Greta Garbo (1905-1990), de origem sueca, era uma linda e famosa atriz de cinema nos anos 20 e 30. Deve ter partido muitos corações naquele tempos. No cinema, no entanto, teve carreira curta. Aos 36 anos, abandonou a vida artística, retirou-se e passou a viver reclusa. Não queria mais ser vista por ninguém. Mas não houve jeito: foi perseguida por fotógrafos e repórteres até seu último dia. Alguns anos após seu falecimento, no ano em que comemoraria 100 anos de nascimento, o governo sueco autorizou até que suas cartas pessoais fossem publicadas.

Tenho lido estes dias que alguns artistas brasileiros se opõem a que se publiquem suas biografias sem o consentimento expresso do biografrado. Parece-me incongruente. Acho que as coisas são ou não são. Todos temos um pouco de Dr. Jekyll e uma dose de Mr. Hyde. Nos mortais comuns ― a maioria da humanidade ― isso passa despercebido. Ninguém está realmente interessado em conhecer os desvãos da personalidade alheia.

Biografia

Já o mesmo não acontece com relação a figuras públicas. É natural que detalhes da história de um artista ou de um político de renome interessem mais do que as peripécias de um zé qualquer. Alguns dizem que esse é o preço da fama.
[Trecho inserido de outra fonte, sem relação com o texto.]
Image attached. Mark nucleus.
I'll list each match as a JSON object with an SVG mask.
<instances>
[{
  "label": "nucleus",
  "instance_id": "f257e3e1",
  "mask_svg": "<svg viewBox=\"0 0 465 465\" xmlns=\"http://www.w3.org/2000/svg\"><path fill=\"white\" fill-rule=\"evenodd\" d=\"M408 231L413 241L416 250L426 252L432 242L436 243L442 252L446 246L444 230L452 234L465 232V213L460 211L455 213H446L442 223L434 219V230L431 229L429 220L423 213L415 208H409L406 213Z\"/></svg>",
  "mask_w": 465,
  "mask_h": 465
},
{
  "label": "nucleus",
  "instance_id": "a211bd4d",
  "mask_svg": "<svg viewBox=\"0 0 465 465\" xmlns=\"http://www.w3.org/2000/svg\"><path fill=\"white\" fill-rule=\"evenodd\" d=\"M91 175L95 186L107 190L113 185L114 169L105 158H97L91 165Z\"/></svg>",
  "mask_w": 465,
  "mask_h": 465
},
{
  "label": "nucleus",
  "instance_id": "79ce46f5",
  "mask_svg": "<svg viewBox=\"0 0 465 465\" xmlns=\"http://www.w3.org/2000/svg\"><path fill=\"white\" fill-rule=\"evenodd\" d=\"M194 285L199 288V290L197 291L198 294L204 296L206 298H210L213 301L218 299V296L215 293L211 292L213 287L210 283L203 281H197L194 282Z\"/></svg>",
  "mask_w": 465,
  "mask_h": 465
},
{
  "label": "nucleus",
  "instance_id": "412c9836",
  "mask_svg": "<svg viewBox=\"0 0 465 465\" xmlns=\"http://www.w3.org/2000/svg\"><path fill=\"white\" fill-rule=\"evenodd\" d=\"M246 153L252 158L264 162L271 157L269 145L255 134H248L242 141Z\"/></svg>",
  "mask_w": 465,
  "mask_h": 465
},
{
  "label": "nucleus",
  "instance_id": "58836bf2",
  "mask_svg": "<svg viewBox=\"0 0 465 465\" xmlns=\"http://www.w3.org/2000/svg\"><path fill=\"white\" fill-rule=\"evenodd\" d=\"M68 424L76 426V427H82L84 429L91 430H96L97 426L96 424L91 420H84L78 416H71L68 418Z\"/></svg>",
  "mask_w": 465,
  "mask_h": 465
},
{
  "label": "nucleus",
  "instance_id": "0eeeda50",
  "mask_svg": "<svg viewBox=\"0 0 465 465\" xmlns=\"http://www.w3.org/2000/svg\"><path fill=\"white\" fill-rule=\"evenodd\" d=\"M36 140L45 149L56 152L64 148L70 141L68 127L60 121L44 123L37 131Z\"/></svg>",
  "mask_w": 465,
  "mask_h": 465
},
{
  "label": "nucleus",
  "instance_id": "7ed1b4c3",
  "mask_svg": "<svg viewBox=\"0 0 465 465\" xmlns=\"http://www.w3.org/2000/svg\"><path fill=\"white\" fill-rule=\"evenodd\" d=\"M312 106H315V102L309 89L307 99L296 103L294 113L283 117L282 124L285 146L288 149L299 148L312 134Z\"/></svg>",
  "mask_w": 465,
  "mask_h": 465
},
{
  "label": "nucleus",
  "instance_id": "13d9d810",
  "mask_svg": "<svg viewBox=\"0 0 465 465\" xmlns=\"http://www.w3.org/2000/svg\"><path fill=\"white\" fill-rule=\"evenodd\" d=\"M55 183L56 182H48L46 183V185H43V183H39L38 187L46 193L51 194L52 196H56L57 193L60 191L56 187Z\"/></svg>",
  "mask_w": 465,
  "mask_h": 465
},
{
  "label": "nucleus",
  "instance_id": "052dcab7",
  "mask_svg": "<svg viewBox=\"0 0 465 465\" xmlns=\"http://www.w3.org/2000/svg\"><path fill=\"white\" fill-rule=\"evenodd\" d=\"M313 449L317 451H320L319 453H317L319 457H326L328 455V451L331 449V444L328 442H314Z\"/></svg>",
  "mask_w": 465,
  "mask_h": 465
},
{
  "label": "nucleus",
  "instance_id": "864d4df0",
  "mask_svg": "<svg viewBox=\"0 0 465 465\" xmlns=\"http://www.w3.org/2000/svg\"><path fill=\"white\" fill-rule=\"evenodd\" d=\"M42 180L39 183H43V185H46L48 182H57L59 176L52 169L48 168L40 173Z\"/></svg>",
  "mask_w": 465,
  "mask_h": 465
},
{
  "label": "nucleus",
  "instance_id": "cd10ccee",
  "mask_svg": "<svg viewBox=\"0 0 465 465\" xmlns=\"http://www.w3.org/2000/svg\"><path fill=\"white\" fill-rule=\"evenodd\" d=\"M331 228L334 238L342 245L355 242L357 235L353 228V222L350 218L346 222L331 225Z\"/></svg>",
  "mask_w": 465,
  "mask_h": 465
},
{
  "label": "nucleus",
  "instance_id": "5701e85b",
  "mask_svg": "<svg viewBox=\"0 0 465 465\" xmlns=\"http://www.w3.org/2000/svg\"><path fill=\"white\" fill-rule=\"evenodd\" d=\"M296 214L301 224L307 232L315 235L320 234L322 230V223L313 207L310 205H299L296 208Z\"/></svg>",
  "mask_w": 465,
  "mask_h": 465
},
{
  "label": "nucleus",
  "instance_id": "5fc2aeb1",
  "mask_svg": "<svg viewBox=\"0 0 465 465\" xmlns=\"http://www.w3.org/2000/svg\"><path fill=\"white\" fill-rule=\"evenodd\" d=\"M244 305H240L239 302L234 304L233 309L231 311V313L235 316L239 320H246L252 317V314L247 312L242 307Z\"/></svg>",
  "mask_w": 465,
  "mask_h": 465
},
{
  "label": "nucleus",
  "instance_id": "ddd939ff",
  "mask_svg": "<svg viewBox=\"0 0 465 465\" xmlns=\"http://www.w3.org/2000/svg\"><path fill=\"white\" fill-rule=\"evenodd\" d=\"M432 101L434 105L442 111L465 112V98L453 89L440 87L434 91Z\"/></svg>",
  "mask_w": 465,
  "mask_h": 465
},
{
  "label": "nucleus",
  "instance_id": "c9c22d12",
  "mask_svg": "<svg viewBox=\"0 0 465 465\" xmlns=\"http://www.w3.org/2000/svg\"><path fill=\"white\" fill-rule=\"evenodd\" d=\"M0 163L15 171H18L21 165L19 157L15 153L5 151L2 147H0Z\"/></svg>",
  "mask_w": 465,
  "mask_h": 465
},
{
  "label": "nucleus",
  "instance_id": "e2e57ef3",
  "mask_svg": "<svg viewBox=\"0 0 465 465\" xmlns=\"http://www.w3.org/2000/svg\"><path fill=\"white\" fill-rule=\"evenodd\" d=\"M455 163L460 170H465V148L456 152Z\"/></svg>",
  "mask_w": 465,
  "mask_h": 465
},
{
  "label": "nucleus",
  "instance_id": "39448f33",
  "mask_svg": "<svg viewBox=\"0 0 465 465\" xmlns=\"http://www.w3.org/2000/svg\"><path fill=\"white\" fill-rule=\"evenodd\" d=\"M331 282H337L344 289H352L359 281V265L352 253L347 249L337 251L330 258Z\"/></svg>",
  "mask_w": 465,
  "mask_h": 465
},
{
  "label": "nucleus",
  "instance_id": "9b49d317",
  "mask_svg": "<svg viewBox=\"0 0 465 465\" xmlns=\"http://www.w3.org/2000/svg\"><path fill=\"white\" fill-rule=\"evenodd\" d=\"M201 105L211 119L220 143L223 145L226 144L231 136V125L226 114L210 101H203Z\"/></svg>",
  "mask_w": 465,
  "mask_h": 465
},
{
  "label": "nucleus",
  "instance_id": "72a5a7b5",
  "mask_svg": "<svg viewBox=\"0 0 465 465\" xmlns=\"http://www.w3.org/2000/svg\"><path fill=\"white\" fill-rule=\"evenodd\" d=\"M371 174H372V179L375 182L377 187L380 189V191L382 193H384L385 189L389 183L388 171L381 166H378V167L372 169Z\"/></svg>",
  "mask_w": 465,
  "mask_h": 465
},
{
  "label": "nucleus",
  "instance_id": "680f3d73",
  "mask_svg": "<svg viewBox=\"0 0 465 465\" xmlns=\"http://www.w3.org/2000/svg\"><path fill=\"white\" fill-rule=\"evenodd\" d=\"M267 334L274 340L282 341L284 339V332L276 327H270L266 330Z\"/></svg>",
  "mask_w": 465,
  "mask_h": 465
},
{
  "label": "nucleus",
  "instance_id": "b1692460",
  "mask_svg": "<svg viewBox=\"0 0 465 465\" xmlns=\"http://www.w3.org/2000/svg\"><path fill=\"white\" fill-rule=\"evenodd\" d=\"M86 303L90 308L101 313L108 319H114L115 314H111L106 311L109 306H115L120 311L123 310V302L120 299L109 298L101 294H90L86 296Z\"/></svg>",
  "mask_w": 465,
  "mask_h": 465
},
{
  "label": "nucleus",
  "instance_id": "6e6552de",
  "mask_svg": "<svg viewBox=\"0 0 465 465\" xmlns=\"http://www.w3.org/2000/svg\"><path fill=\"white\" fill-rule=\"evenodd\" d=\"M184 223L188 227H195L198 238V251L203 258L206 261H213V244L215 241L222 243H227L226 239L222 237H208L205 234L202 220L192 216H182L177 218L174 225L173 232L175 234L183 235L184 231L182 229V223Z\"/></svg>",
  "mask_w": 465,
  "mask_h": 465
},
Por coerência, artistas não podem se opor a que se lhes investigue a vida. A remuneração deles vem de um público pagante e entusiasta que lhes cultua a personalidade. É normal que retribuam, que satisfaçam a curiosidade de seus fãs.

Ocupantes de cargos públicos têm (ou teriam) de declarar seu patrimônio ao chegar e ao sair. Isso me parece normal. Não é invasão de privacidade. Eles têm de declarar todo o patrimônio, não somente a parte que lhes interessa, escondendo o resto.

Por que seria diferente com os que atuam no mundo do espetáculo? Não me parece que possam selecionar as informações publicáveis, escondendo as outras.

Na vida, tem o toma lá. Mas tem também o dá cá. Nada sai de graça.